### Task
Can you recast every line of text in these items as a Markdown table with a Row column holding its number and a Line column holding the line, skipping blank lines and leaving the pictures out?

### Items from a spatial question set
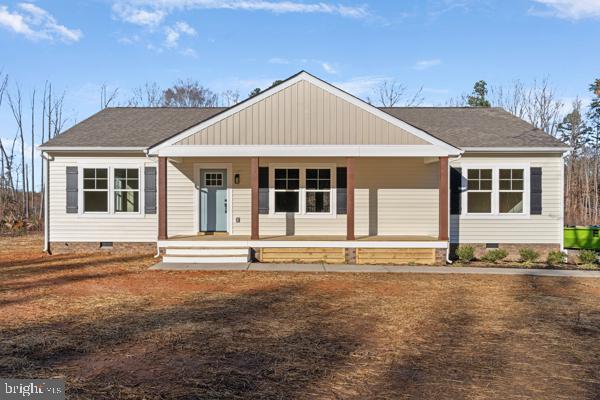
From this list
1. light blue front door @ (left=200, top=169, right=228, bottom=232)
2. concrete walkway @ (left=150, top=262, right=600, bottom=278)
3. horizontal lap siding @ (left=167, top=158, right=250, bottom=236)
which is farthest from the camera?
light blue front door @ (left=200, top=169, right=228, bottom=232)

### Exercise response
| Row | Line |
|---|---|
| 1 | From this list |
| 2 | 1. light blue front door @ (left=200, top=169, right=228, bottom=232) |
| 3 | 2. concrete walkway @ (left=150, top=262, right=600, bottom=278) |
| 4 | 3. horizontal lap siding @ (left=167, top=158, right=250, bottom=236) |
| 5 | which is farthest from the camera? |
| 6 | light blue front door @ (left=200, top=169, right=228, bottom=232) |